Excerpt
________________
By Lyle Hansen
April 5, 1889
A delegation of
Messer’s, H. J. Mulholland, Peter Reuter, G. H. Dawson, Fred Mundinger, L.
Lindauer, A. W. Priest and John
Schulthies took the train this afternoon for Madison, where they will look
after a bill that is now before the Senate, authorizing the city of Kaukauna to
issue bonds for the building of a bridge over the Fox River. The bill has
passed assembly, but Senator Kennedy was instructed to withhold the same from
the Senate until the delegation from here arrived.
The International
Sulphite Fiber & Paper Co. has settled with W. Thilmany in a manner
satisfactory to both parties, says a dispatch from Appleton. By this
settlement, Mr. Thilmany received the exclusive right to the patent to
manufacture sulphite fiber under the Mitcherlich process in a mill of twenty
tons daily capacity, for the entire Fox River Valley and the State of
Wisconsin. He will commence operation at once, with a paid-up capital of
$300,000, in which some of the members of the International Fiber and Paper
Co., as well as Detroit capitalists, will be largely interested.
Large quantities of
pickerel are being taken from the river here. Fishing has not been better for
several years.
The City of Kaukauna
recently voted in a new mayor.
Michael Sullivan will serve as the new mayor.
April 12, 1889
Thomas Egan, Sr., of
the town of Kaukauna was arrested Wednesday by the U.S. Marshall charged with selling liquors to the
Oneida Indians. It seems that last winter Egan would purchase the article by the
bottle in the city and then dispose of it to the Indians at his place of
residence. He was taken to Milwaukee on the afternoon train where the case will
be tried.
The steamer Hutchinson made her first trip down the river
this week.
Corrinna de Vivaldi
Coaracy has begun an action in the United States Circuit at Milwaukee, against
two Kaukauna paper mills to recover fifteen acres of land on which they are
located. The values of the improvements are over $350,000. The plaintiff is the
daughter of Mary Meade and the granddaughter of George Lawe. The claims are
under the title of Paul Ducharme to Augustine Grignon in 1834 and there is a
conflict between the confirmations at that time.
________________
Provided material
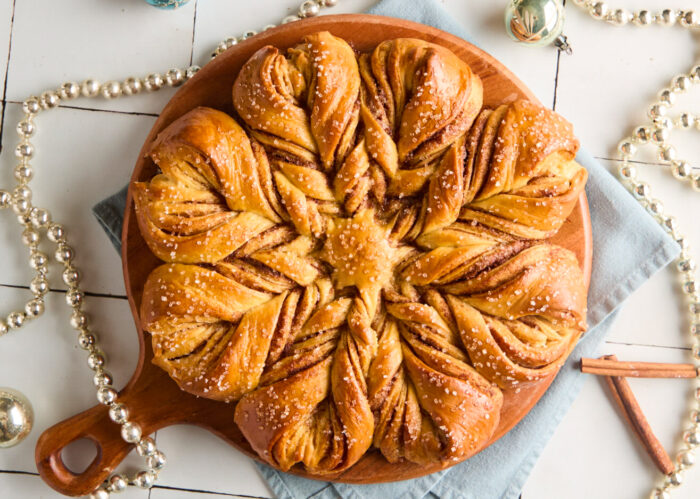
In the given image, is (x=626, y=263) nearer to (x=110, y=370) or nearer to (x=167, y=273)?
(x=167, y=273)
________________
To be done
- a) Repeat word for word the section of the 1889 Kaukauna news items starting at "By Lyle Hansen" and ending at "from here arrived.".
- b) Pick up the 1889 Kaukauna news items after their final sentence and keep writing them.

In response
- a)
By Lyle Hansen
April 5, 1889
A delegation of
Messer’s, H. J. Mulholland, Peter Reuter, G. H. Dawson, Fred Mundinger, L.
Lindauer, A. W. Priest and John
Schulthies took the train this afternoon for Madison, where they will look
after a bill that is now before the Senate, authorizing the city of Kaukauna to
issue bonds for the building of a bridge over the Fox River. The bill has
passed assembly, but Senator Kennedy was instructed to withhold the same from
the Senate until the delegation from here arrived.

- b)
April 19, 1889
There is a large gang
of tramps working the towns south of here and are headed this way. They will
probably strike Kaukauna in the course of a few weeks. Would it not be a good idea
for our city fathers to lay out a certain point near the quarry where these harem
scarems could be put to work breaking stone? Tramps that infest this city are
treated with too much civility, getting off with a night's lodging, a good warm
meal and no work whatever.
Before - After
By order of the mayor
all of the telegraph, telephone and electric light poles in the city of New
York are being cut down. For two years, the city has been dickering with the
companies to have the wires removed from the poles and placed underground. The
streets of that city Tuesday night were in darkness as all the electric lights
had been cut off.
The most persistent
people in the country are the Oklahoma boomers. There will be, opened-up to
them by the president’s proclamation, 1,800,000 acres of land in the hearth of
Indian Territory. The land that is opened is not richer than many other
government lands, though the soil is fertile. It is simply that it has been for
many years forbidden ground that makes it so dear to the boomers.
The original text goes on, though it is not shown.